• [TAREFA PROPOSTA A]
Reescreva o trecho do artigo sobre ópera que vai de "No mundo da" até "vienenses, foram executadas.", trocando "ópera" por "obra lírica".
• [TAREFA PROPOSTA B]
Passe para o inglês esta frase do artigo sobre ópera: "Mas quando a ópera foi levada a Viena, outras melodias, desta vez populares entre os vienenses, foram executadas."

No mundo da ópera, ao contrário da música concertante e instrumental, que tende historicamente a desprender-se daquilo que a rodeia, o vínculo é sempre muito forte com a realidade à sua volta. Um só exemplo, entre centenas: Mozart escolheu melodias populares em Praga para o conjunto tocar no jantar do Comendador, na estreia de Don Giovanni naquela cidade. Mas quando a ópera foi levada a Viena, outras melodias, desta vez populares entre os vienenses, foram executadas.
Voltemos a Britten. Não havia tempo para um libreto original. “portanto lançamos mão de algo que já estava pronto”. A escolha recaiu sobre a comédia de Shakespeare. “Sempre amei Sonho de uma Noite de Verão”, declarou o compositor. Mas, se a transposição fosse integral, “ela teria a mesma duração do Anel wagneriano”, comentou jocosamente.

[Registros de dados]
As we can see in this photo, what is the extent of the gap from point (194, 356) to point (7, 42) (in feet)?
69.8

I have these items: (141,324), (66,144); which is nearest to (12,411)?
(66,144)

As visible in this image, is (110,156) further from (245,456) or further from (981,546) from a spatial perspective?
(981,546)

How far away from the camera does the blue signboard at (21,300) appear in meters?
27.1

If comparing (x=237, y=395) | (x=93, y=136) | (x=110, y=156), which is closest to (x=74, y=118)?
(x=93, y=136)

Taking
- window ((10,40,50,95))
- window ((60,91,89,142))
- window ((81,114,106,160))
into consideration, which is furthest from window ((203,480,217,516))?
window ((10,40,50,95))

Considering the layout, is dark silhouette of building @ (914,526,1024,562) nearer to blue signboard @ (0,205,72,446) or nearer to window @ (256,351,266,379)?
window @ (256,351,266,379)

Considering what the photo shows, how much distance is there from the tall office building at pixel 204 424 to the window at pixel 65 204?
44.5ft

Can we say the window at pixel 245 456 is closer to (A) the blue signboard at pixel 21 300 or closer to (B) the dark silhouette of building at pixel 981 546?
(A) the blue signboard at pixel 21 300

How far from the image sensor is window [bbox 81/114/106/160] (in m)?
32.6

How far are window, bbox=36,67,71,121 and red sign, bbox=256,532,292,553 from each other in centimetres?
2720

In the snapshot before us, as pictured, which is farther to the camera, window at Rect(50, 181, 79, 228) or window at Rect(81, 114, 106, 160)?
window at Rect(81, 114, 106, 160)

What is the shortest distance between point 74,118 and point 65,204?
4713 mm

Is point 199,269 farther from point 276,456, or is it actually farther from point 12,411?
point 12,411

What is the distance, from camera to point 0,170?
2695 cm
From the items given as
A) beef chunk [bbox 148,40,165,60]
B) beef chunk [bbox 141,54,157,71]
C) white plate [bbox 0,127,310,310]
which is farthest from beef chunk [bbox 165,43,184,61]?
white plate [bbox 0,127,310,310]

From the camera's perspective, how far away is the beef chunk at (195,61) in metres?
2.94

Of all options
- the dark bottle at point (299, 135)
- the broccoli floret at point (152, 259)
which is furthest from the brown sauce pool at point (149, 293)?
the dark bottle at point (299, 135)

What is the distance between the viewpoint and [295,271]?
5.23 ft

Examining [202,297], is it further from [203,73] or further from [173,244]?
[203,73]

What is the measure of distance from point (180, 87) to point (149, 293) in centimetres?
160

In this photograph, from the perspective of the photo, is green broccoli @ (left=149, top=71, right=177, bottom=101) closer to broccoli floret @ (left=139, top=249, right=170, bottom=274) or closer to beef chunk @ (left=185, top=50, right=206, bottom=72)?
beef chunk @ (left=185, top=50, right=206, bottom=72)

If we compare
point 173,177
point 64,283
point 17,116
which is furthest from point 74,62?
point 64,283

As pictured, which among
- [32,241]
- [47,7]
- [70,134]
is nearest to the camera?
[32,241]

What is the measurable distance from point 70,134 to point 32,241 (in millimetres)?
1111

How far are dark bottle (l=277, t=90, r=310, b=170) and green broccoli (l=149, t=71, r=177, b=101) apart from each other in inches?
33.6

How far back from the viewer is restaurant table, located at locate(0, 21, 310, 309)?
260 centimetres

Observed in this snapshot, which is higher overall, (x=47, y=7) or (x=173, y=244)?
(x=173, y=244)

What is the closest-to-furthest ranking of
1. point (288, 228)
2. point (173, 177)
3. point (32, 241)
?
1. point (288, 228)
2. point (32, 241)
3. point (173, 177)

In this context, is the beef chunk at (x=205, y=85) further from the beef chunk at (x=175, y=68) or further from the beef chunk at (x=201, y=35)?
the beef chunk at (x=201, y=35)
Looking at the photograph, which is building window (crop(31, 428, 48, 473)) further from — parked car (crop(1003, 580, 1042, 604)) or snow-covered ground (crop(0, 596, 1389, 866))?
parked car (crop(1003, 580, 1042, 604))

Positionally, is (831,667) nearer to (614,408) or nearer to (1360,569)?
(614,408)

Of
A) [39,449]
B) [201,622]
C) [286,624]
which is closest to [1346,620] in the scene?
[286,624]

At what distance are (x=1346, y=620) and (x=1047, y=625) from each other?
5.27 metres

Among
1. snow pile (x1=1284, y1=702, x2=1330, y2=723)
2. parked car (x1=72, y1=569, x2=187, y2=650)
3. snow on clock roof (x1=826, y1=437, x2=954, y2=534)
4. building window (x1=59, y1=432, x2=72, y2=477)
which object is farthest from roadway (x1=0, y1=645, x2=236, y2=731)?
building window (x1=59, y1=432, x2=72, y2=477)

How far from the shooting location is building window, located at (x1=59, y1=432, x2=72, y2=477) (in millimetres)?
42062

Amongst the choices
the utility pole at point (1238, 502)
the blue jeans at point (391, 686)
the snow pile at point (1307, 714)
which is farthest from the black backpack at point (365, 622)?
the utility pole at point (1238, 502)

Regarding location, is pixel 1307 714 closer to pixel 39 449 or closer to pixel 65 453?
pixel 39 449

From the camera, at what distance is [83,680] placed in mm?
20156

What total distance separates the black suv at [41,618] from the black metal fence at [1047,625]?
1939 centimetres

• [RESPOSTA ESCRITA A]
No mundo da obra lírica, ao contrário da música concertante e instrumental, que tende historicamente a desprender-se daquilo que a rodeia, o vínculo é sempre muito forte com a realidade à sua volta. Um só exemplo, entre centenas: Mozart escolheu melodias populares em Praga para o conjunto tocar no jantar do Comendador, na estreia de Don Giovanni naquela cidade. Mas quando a obra lírica foi levada a Viena, outras melodias, desta vez populares entre os vienenses, foram executadas.

• [RESPOSTA ESCRITA B]
But when the opera was taken to Vienna, other melodies, this time popular among the Viennese, were performed.